Bertha watched him with the intent speculation of a cat concealed in the shadows watching a bird hopping around in the nearby sunlight.
Jack’s head nodded a couple of times, jerked forward, then snapped back and his eyes popped open with instant wakefulness.
Bertha picked up the pencil and started on her triangles. She was, she realized, having some trouble getting the lines of the triangles to meet. There was a roaring in her ears, and when she turned her head quickly, the room had a tendency to keep on spinning for a moment after she brought her head to a rest; but her mind was perfectly clear.
“Did Sellers arrest Imogene Dearborne?” she asked.
“I don’t think so. Why?”
“In order to pull the job, Belder needed some feminine accomplice. He needed someone to telephone his wife and get her to go down to that garage. If he was playing around with that Dearborne girl, my best guess is she’s the one we want.”
“Say!” Jack exclaimed with alcoholic enthusiasm, “thaa’sh a hell of a swell idea!”
“And I bet that little bitch wrote the — that estimable little bitch wrote the letters after all.”
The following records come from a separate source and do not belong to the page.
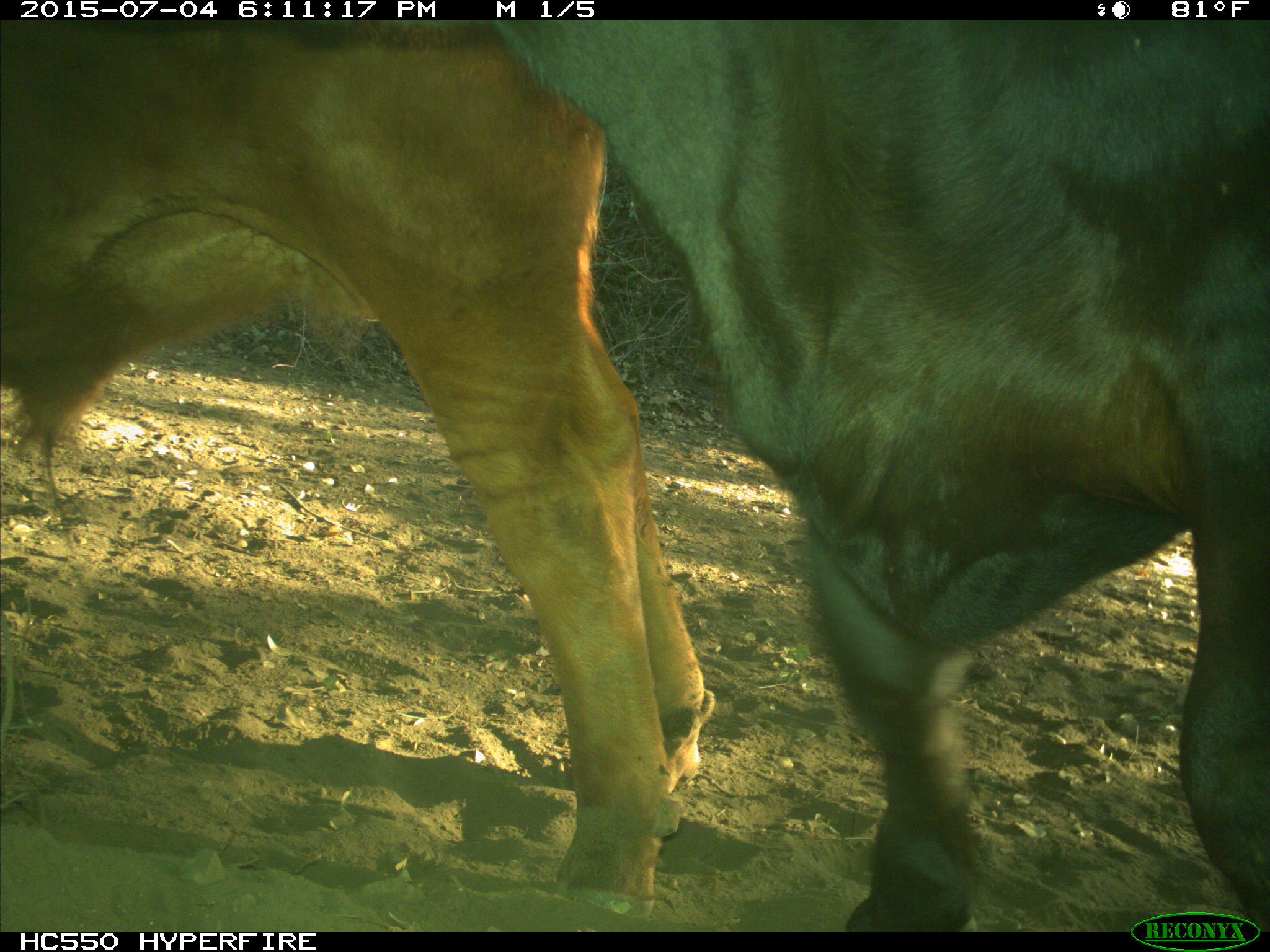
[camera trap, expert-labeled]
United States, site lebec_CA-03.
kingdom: Animalia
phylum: Chordata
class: Mammalia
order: Artiodactyla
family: Bovidae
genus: Bos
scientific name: Bos taurus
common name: domestic cow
Jack peered at her owlishly. “Why should she write a letter acushing herself?” he asked.
Bertha had a flash of inspiration. “To divert suspicion from herself, of course. She knew that Mrs. Belder was dead before that letter was mailed. She also knew that things hadn’t worked quite as smoothly as she had anticipated, and she was smart enough to know that a letter of that sort would divert suspicion of the murder from her. She’d rather be Everett Belder’s mistress than his accomplice — in the eyes of the police.”
“Shay, you’ve got sump’n there.” Jack lumbered over to the telephone. “Going to call the Sarge on that. Let’sh shee — what’sh his number? Gotta think.”
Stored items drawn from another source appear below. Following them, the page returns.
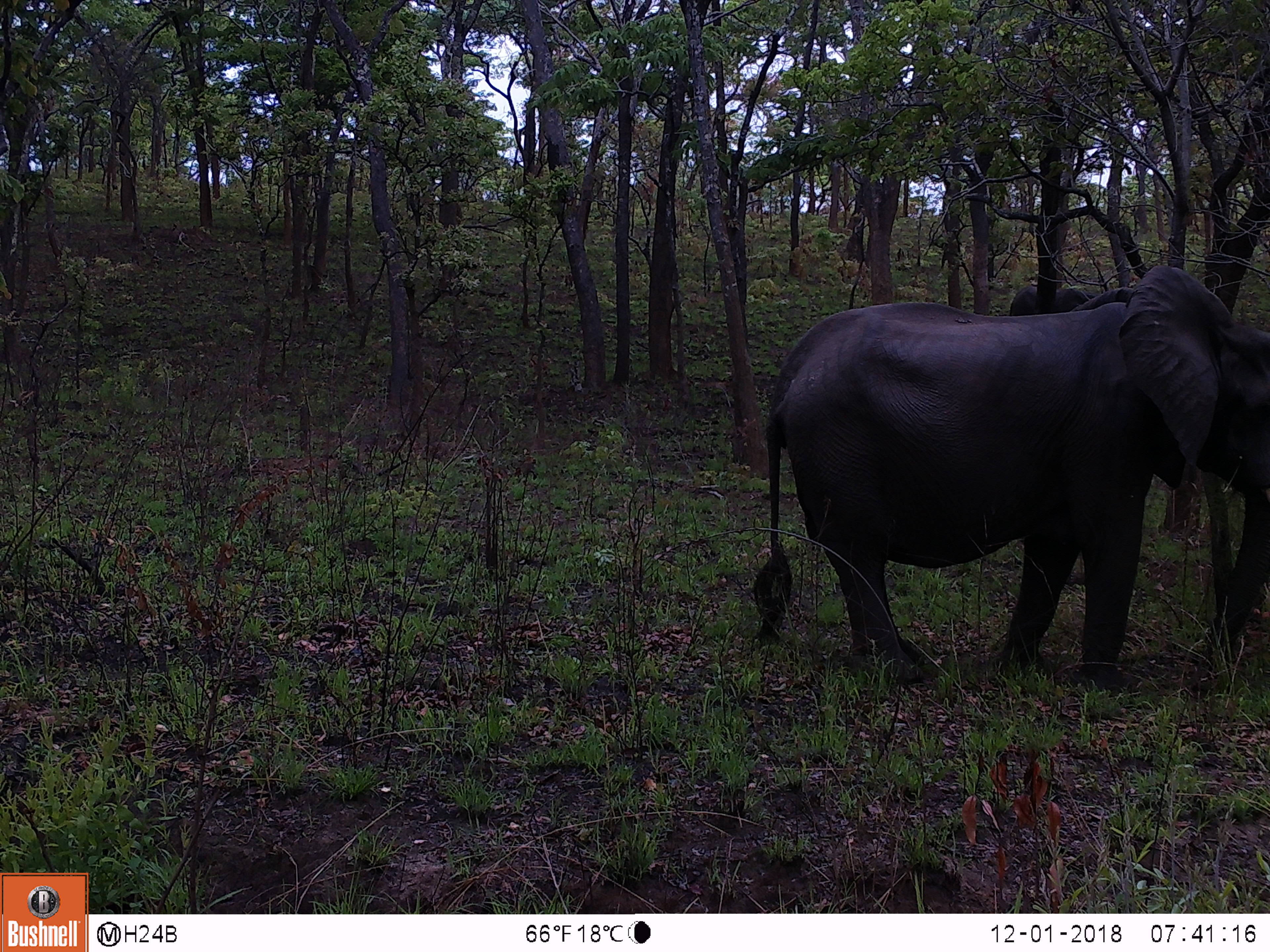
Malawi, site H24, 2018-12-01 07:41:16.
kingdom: Animalia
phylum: Chordata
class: Mammalia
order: Proboscidea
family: Elephantidae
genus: Loxodonta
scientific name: Loxodonta africana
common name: african savanna elephant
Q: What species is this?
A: African savanna elephant (Loxodonta africana).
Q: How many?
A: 1.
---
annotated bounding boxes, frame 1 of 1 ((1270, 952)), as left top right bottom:
african savanna elephant: 750 273 1268 687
Jack placed his head on his hand, his elbow on the desk, closed his eyes the better to concentrate.
A few seconds later Bertha saw the big shoulders sag, the arm stretch out flat on the desk. Jack brushed the telephone to one side as though it had been an annoying obstacle. His head sagged to his arm, then after several anxious seconds, a gentle snore sounded through the whisky-steeped atmosphere of the office.
Bertha eased gently back in the swivel chair so that it wouldn’t creak. She got to her feet, swaying slightly. She gripped the edge of the desk to steady herself, and tiptoeing cautiously, reached the door to the entrance office. Jack moved restlessly, muttering something unintelligible under his breath, his tongue thick with alcohol.
Bertha noiselessly opened the door, inched her way through, and then carefully turned back the knob so that there would be no tell-tale click of the latch.
It was dark now, but there was enough light to enable Bertha to walk across the length of the reception-room without stumbling over anything. She groped for the knob of the outer door, found it, and made certain that the night-latch was on before tiptoeing out into the corridor.